**Work order:** Repeat the lines beginning at the one with "scientific name: Mus" and running to the end of the material, keeping the first and last of them, exactly as they appear.

**Input for this task:**
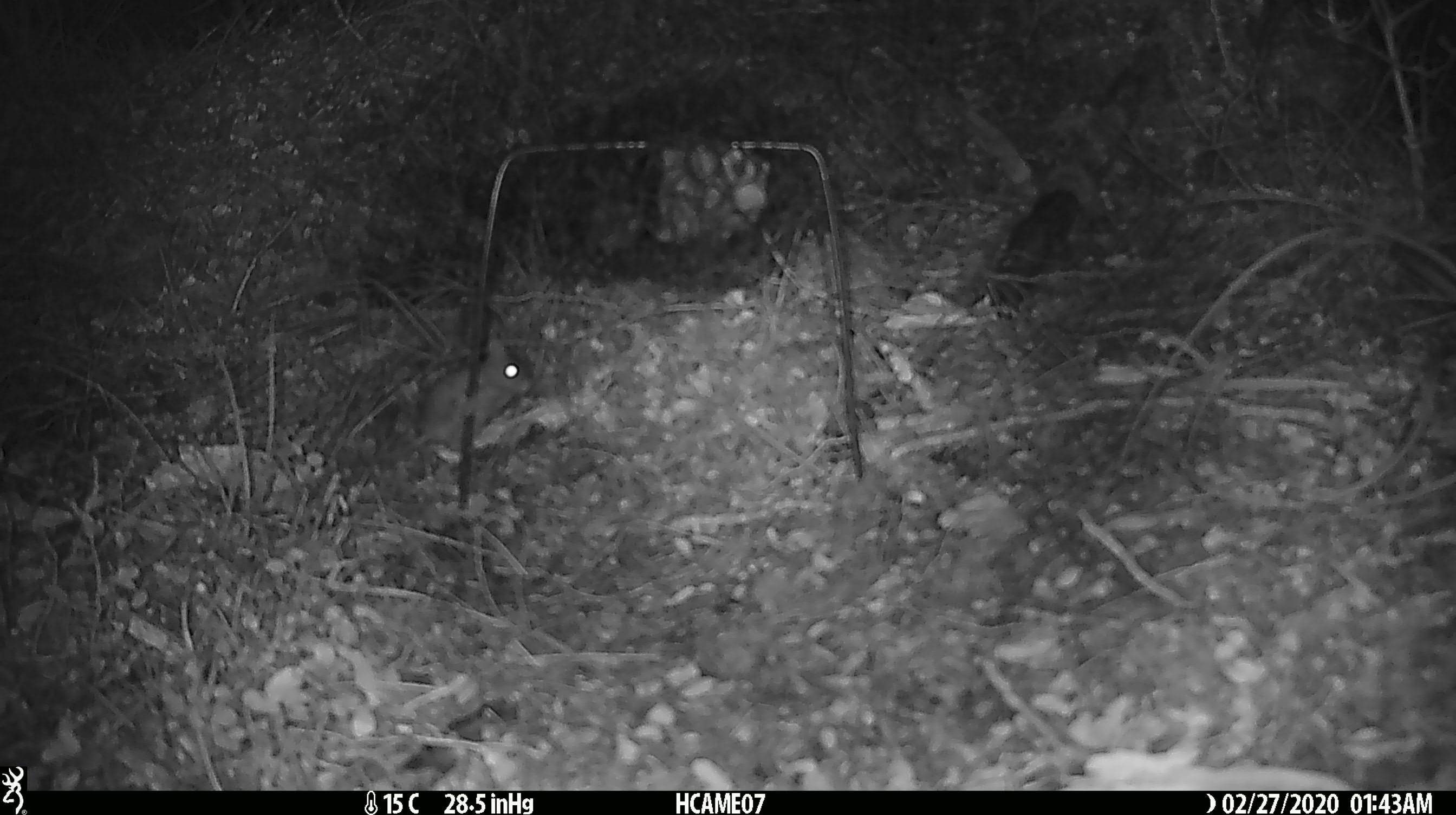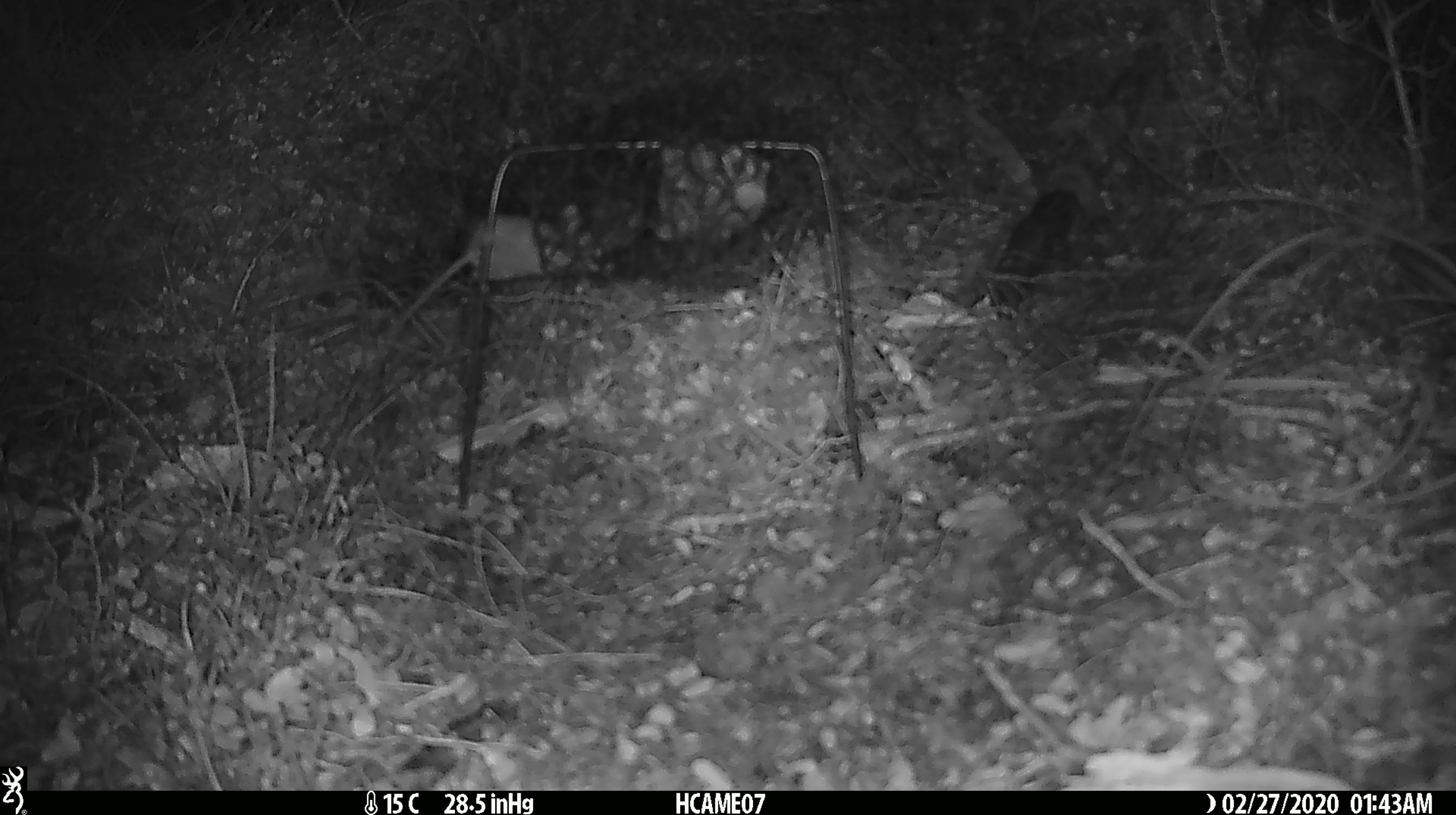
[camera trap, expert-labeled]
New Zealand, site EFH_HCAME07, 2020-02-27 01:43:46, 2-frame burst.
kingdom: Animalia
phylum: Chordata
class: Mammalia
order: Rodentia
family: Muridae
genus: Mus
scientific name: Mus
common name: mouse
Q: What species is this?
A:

**Answer space:**
scientific name: Mus
common name: mouse
Q: What species is this?
A:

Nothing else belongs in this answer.